Иногда мы со школьной подружкой Наташкой ходили к её бабушке.
Семья у Наташки была так себе: с матерью отношения были натянутые, а отец… отец у Наташки пил. В трезвом виде он был милейший человек, рабочий - золотые руки, тут без преувеличения, но, напившись, делался буйным и невменяемым.
А вот бабушка Наташкина была такая классическая: аккуратная, маленькая, чистенькая, кругленькая бабушка в белом платочке. Она называла Наташку Наточкой, а меня Олечкой и всё норовила всучить нам обеим чего-нибудь вкусненькое.
Меня поведение Наташкиной бабушки сбивало с толку, потому что в моей семье женщины старшего поколения с детьми особо не сюсюкали. Обе мои бабушки, и деревенская (папина), и городская (мамина) были женщинами строгими и на ласку скупыми.
И если деревенская бабушка, к которой меня отправляли на лето, иногда выказывала что-то, отдаленно напоминающее любовь, то бабушка городская и на это не разменивалась.
Если бы меня попросили охарактеризовать мою городскую бабушку парой слов, я бы, не задумываясь, сказала: некрасовская женщина. Ну да, та самая, которая и коня на скаку, и в избу горящую, у которой и хата, и квасок, ну и далее по тексту.
Я не знаю, рождается ли человек с внутренним стрежнем, или в какой-то момент приобретает его. Тогда, когда жизнь со всего размаху бьет тебя ногой под дых так, что ты сгибаешься, с шумом выплевываешь окровавленное «бля» и затем разгибаешься с тем, чтобы никто и ничто не смогло тебя больше согнуть.
И если такая метаморфоза произошла с моей бабушкой, то в какой именно момент это случилось? Не тогда ли, когда маленькая тринадцатилетняя Дуся Панихина, схоронив один за другим родителей, умерших от тифа, и вдруг в одночасье осиротев, осталась с двумя младшими братьями, став им и мамой, и папой.

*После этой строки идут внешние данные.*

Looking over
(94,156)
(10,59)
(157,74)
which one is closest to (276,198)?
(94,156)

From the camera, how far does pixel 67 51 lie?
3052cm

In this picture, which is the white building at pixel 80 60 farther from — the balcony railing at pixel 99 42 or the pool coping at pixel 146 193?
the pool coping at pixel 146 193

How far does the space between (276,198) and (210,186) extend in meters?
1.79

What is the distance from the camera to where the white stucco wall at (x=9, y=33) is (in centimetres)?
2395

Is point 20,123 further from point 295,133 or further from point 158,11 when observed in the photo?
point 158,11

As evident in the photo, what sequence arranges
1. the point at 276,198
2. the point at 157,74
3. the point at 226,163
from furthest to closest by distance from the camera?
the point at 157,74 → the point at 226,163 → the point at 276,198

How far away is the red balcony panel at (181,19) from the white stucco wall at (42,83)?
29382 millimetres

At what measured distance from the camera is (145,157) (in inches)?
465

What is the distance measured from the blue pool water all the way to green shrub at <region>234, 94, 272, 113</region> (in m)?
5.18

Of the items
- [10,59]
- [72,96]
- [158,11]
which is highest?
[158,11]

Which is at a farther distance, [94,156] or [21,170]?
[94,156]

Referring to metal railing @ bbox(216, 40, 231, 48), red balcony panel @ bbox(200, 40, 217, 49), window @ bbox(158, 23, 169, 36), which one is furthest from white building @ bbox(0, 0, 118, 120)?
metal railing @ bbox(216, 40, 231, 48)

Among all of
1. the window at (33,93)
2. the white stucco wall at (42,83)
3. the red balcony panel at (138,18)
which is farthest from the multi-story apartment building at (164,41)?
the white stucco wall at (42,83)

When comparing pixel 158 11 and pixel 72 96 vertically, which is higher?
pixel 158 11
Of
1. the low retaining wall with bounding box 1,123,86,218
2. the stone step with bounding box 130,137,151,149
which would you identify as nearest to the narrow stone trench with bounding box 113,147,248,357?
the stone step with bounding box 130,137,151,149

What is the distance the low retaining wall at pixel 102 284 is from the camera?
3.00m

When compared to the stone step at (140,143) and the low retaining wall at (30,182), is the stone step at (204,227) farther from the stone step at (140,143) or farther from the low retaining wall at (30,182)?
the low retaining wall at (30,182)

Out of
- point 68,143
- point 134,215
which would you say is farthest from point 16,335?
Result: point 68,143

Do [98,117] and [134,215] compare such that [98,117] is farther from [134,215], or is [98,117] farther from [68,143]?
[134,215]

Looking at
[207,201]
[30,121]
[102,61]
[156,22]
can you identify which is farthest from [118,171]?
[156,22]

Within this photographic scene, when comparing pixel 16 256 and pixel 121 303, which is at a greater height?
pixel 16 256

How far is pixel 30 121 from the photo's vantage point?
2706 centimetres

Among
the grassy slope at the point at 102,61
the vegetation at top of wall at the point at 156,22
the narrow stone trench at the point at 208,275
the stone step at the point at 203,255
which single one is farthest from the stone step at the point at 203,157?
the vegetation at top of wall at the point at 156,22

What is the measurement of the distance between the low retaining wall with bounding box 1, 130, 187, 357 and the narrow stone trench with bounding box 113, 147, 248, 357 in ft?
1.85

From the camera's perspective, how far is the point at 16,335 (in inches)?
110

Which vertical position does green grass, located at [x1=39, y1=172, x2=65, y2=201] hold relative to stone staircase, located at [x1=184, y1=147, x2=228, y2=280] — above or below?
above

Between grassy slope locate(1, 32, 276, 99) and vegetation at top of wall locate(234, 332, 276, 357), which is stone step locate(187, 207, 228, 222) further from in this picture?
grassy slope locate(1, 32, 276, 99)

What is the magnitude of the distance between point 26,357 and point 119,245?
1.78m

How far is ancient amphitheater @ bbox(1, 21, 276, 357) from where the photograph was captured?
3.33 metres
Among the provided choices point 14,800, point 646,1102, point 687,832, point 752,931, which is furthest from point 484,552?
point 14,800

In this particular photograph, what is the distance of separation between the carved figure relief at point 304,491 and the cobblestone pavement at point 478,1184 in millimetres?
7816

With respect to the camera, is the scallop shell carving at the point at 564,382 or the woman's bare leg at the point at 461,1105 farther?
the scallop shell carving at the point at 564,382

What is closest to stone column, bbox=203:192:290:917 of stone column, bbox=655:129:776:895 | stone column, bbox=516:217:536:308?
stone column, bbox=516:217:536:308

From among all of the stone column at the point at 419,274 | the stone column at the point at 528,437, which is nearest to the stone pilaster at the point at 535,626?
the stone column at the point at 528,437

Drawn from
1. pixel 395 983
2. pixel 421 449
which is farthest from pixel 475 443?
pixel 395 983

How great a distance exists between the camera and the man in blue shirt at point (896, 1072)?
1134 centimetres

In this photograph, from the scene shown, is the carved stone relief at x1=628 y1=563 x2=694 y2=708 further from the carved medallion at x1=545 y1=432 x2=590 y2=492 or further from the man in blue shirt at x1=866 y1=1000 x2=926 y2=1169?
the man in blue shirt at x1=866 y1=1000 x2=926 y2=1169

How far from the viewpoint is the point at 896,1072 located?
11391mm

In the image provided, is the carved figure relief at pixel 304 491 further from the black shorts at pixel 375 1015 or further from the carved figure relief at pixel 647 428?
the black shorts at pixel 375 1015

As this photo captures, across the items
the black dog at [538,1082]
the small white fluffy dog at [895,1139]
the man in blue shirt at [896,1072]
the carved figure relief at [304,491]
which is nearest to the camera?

Так что да, в моей жизни не было тёплых бабушкиных рук, ласковых слов и той колыхающей любви, которую я видела в глазах Наташкиной бабушки, но был запах горячих пирогов, было вот это, громкое, через весь двор: Ольга, исть иди! был веник, которым бабушка охаживала меня со всех сторон, сметая обледеневшие сосульки с моей шубы, валенок и коричневых фланелевых штанов, сметала больно под свое неизменное итишкина жизнь, и были бабушкины рассказы, ровные, неторопливые под стук деревянного веретена.
Иногда, когда мне вдруг попадаются на глаза фотографии старого Рыбинска, того самого, из укутанного дымкой довоенного времени, я понимаю, что вот это всё уже и так есть в моей памяти. И не просто есть, а вжилось, врослось и укоренилось и именно благодаря рассказам бабушки. И я не то, чтобы узнаю - я знаю все эти улочки, и дома, и церкви, и берег Волги, широкий, просторный, и вот это место, где потом, чуть позже взлетит ажурными арками Рыбинский мост.
И лишь об одном бабушка рассказывала мало. Мало, скупо и приземленно. О войне.
Ну да я помню, помню, конечно, про речь Сталина, его знаменитые «братья и сестры», и как дед ушёл на фронт. Бабушка всегда говорила «ушёл» и никогда «забрали» или «когда принесли повестку», потому что не было её, этой повестки, потому что почти сразу же дед спокойно собрался и отправился на призывной пункт, чтобы потом пройти, проползти, выжить в сталинградском аду, дотянуть до Берлина и вернуться героем - а кто тогда был не герой - в ноябре сорок пятого.
А про танковый завод, где трудилась все четыре года, бабушка рассказывала мало, да что там, почти и нет, а больше про карточки продуктовые, про то, как окна заклеивали, как в Волге купаться было страшно из-за затягивающих воронок, оставленных фашистскими бомбами, про эвакуированных из Ленинграда, которых принимали и расселяли, да в общем-то и всё.
И всё. Словно эти четыре страшных года съежились и вместились вот в эти несколько строчек, словно то страшное утро 22 июня 1941 года резко и быстро переместилось в сияющий майский день, навсегда осевший в бабушкиной памяти криком соседки Ольги: «Теть Дуся! Война кончилась!»